Despite the drought conditions all Dorpers are finished completely on saltbush with no supplements provided, but Merinos are different Mr Sippel said.
“Dorpers store fat internally and get enough carbohydrates and protein from the saltbush and the grass in the rows,” he said.
“Merinos are different – they do need a carbohydrate top up as a lot of energy goes into their skin and wool production.”
Mr Sippel said no mineral supplements are being supplied to the stock as it is not required.
“The (saltbush) leaf has a high protein and mineral content, so there is a good mix of trace minerals and a quality protein base in the diet,” he said.
Demand for Drover’s Choice Saltbush Lamb is continuing to grow slowly with products also available online.
"The more effort and time we put in to getting out and selling our lamb and gravy rolls direct to the public at shows and events will help increase brand awareness,” he said.
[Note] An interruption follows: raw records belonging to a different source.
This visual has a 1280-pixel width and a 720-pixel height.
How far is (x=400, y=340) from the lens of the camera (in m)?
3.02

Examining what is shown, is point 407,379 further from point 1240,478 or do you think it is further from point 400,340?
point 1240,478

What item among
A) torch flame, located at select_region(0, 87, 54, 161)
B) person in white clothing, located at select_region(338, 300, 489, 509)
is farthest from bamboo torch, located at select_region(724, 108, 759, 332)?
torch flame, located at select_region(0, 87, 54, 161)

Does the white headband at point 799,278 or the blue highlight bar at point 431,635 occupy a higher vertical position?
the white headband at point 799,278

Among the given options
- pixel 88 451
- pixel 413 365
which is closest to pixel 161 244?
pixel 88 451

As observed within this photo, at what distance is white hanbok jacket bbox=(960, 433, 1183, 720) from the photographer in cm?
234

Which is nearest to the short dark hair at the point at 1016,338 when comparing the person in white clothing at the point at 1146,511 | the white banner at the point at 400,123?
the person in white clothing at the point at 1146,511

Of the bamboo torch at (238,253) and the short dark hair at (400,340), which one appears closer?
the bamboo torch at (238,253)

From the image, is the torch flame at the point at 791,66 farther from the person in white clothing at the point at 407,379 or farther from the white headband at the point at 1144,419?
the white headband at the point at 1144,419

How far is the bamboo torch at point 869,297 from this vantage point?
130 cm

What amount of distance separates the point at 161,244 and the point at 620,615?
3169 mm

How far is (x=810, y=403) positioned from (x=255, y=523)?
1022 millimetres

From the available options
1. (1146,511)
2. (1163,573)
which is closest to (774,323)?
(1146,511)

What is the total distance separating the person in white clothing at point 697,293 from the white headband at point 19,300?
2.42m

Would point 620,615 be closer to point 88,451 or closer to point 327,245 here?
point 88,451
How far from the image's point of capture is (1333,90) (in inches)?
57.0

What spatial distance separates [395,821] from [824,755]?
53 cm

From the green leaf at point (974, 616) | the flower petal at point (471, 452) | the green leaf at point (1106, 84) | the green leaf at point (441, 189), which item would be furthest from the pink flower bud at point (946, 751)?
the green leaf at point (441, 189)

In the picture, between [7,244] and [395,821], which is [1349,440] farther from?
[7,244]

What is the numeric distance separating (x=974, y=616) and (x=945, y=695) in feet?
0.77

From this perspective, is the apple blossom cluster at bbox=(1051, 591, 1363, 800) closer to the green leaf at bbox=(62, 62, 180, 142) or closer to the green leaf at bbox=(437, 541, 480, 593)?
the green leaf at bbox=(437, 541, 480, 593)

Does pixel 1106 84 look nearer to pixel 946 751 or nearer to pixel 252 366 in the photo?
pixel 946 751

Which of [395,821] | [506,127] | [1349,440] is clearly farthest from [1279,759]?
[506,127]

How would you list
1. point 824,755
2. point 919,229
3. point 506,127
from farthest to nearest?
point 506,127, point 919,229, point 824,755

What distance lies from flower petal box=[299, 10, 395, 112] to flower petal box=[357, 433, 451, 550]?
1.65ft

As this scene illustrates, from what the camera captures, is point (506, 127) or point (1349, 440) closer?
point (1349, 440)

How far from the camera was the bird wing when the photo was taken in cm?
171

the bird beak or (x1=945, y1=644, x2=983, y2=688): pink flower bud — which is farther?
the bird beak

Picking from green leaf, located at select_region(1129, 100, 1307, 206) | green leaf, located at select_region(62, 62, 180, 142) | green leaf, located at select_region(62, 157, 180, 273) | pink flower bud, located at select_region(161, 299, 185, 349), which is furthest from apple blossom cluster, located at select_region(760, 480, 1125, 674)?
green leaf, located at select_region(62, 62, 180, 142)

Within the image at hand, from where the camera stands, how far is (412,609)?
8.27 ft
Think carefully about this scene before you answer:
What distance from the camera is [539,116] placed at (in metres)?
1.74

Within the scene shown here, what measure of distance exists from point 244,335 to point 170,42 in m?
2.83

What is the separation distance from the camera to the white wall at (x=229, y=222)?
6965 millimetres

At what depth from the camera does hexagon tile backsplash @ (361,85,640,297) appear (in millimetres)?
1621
“Since last June we have been slow roasting the legs and shoulder, to allow us to use the whole animal, and turning them into lamb and gravy rolls.”
The Sippels hope to grow market demand for saltbush-grown lamb, so they can encourage more producers to grow saltbush and help drought-proof more country.
“More people want to know where their food is coming from while also wanting it to be sustainable,” he said.
“It is a premium product and by selling it at a value-added price we can help get better returns for farmers whilst improving water efficiencies.
Mr Sippel said through implementing saltbush they have been able to “sustainably improve their ecological base on-farm with a positive economic effect”.